AVAILABLE DATA ::
________________________________________

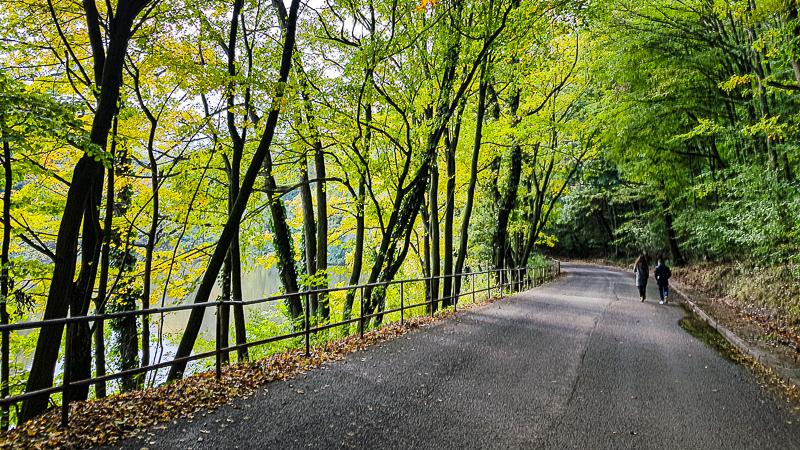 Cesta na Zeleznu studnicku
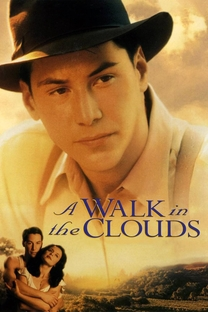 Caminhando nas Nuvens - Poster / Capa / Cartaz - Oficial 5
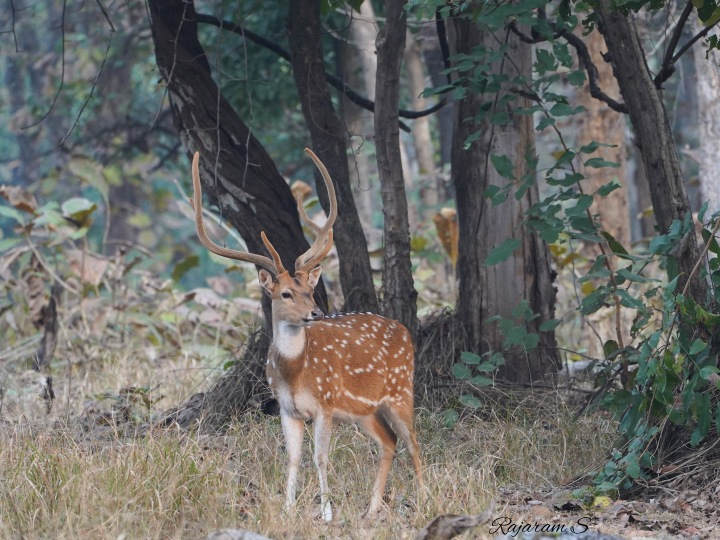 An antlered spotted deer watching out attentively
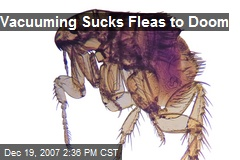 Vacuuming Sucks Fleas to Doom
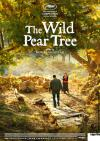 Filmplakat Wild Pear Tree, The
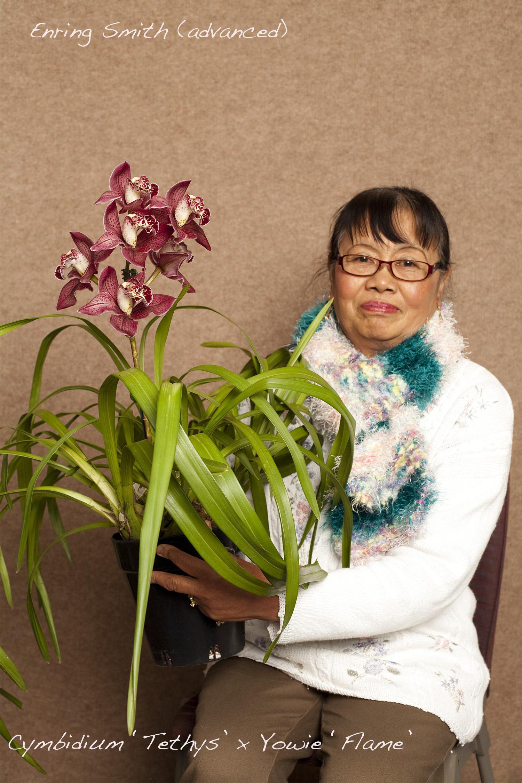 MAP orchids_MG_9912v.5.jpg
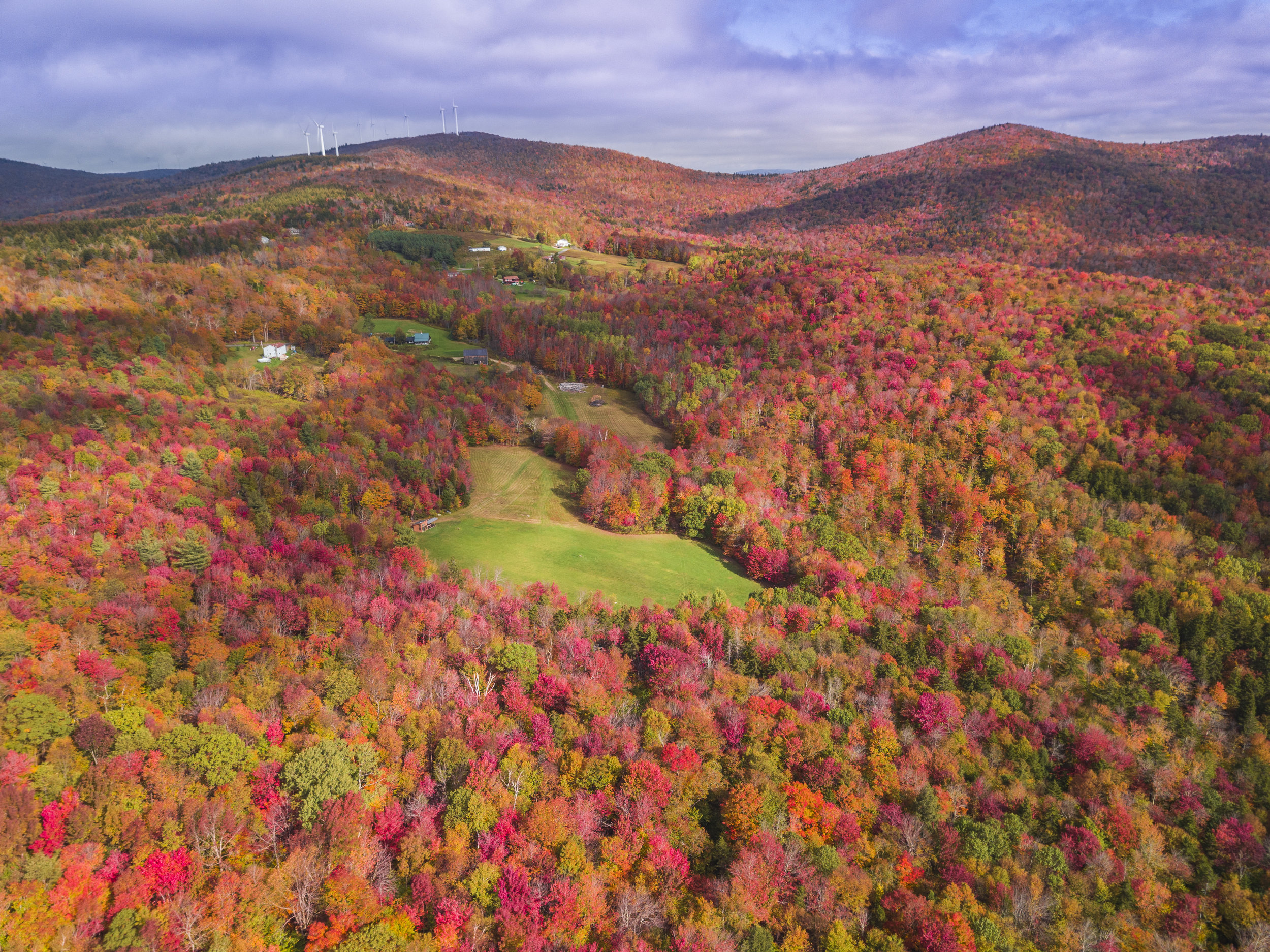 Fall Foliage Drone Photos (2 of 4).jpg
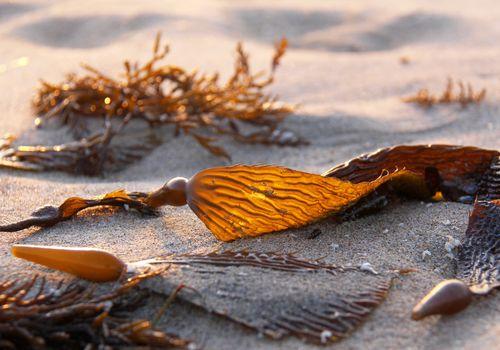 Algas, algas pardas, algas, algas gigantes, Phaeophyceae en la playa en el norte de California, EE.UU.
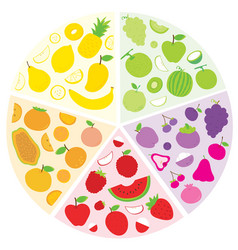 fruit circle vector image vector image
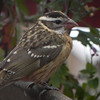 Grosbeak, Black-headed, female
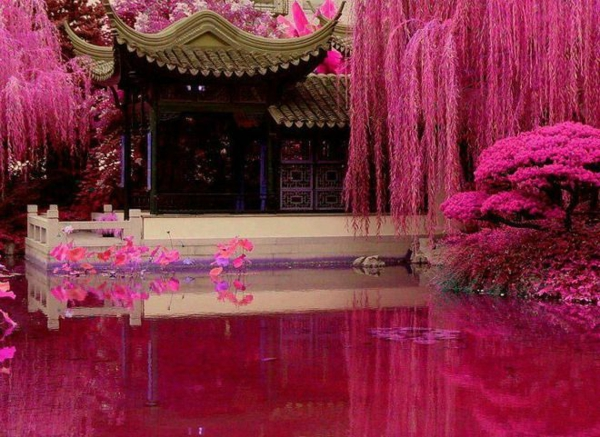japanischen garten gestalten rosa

________________________________________

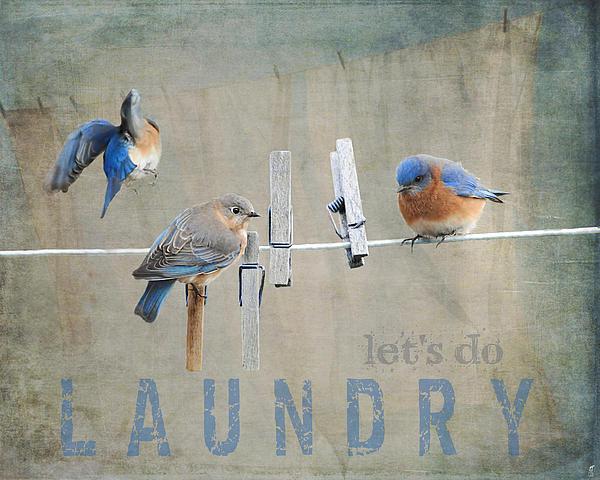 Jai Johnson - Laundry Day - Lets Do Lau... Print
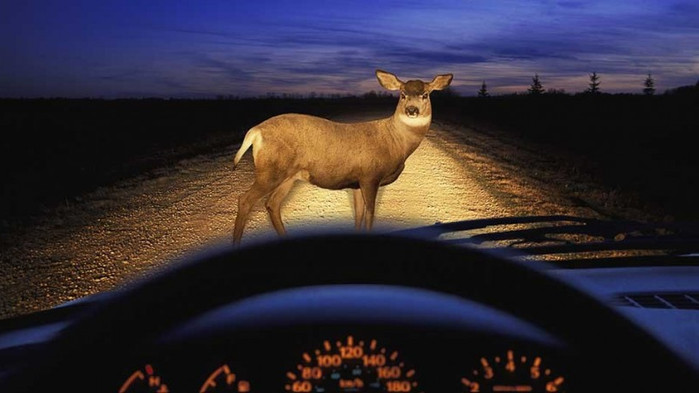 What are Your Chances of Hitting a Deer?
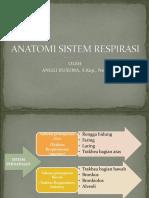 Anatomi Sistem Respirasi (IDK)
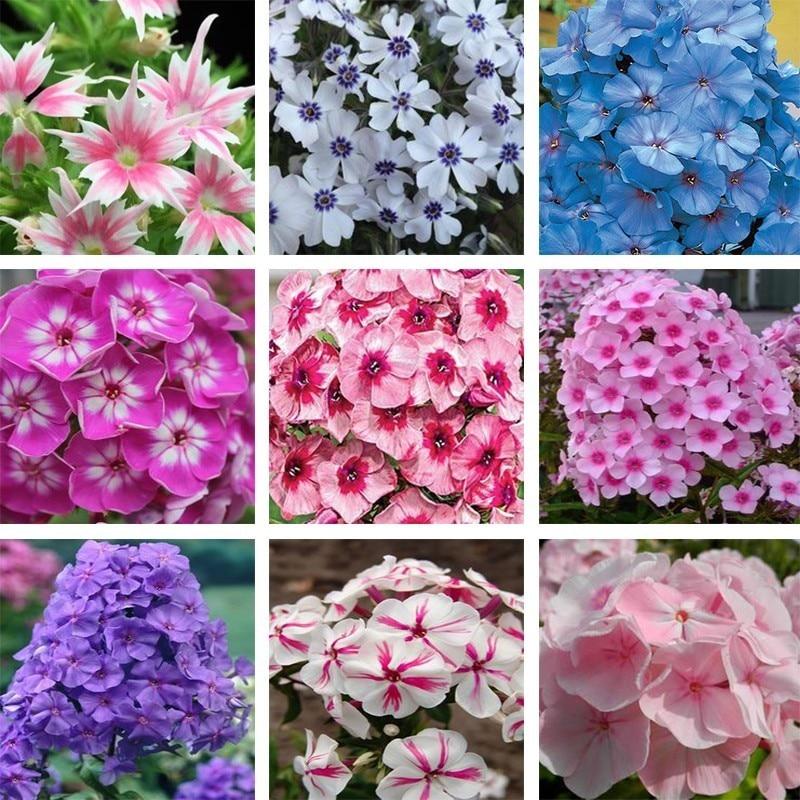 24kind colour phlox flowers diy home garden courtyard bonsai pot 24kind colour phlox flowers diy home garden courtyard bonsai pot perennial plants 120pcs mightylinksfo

________________________________________

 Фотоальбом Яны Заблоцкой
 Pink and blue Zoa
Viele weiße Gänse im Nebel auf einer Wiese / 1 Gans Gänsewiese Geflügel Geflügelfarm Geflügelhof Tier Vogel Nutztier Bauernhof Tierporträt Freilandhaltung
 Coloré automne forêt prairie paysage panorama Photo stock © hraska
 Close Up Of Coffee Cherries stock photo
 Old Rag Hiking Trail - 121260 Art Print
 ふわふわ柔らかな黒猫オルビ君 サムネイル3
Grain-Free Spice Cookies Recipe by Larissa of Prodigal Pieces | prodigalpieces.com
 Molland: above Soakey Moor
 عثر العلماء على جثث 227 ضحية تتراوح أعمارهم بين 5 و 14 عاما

________________________________________

WHAT YOU NEED TO DO :: What is needed is an exact copy of only the lines above from the one with "Caminhando nas Nuvens" to the one with "japanischen garten gestalten rosa", both kept, with every picture left out.

EXERCISE RESPONSE ::
 Caminhando nas Nuvens - Poster / Capa / Cartaz - Oficial 5
 An antlered spotted deer watching out attentively
 Vacuuming Sucks Fleas to Doom
 Filmplakat Wild Pear Tree, The
 MAP orchids_MG_9912v.5.jpg
 Fall Foliage Drone Photos (2 of 4).jpg
 Algas, algas pardas, algas, algas gigantes, Phaeophyceae en la playa en el norte de California, EE.UU.
 fruit circle vector image vector image
 Grosbeak, Black-headed, female
japanischen garten gestalten rosa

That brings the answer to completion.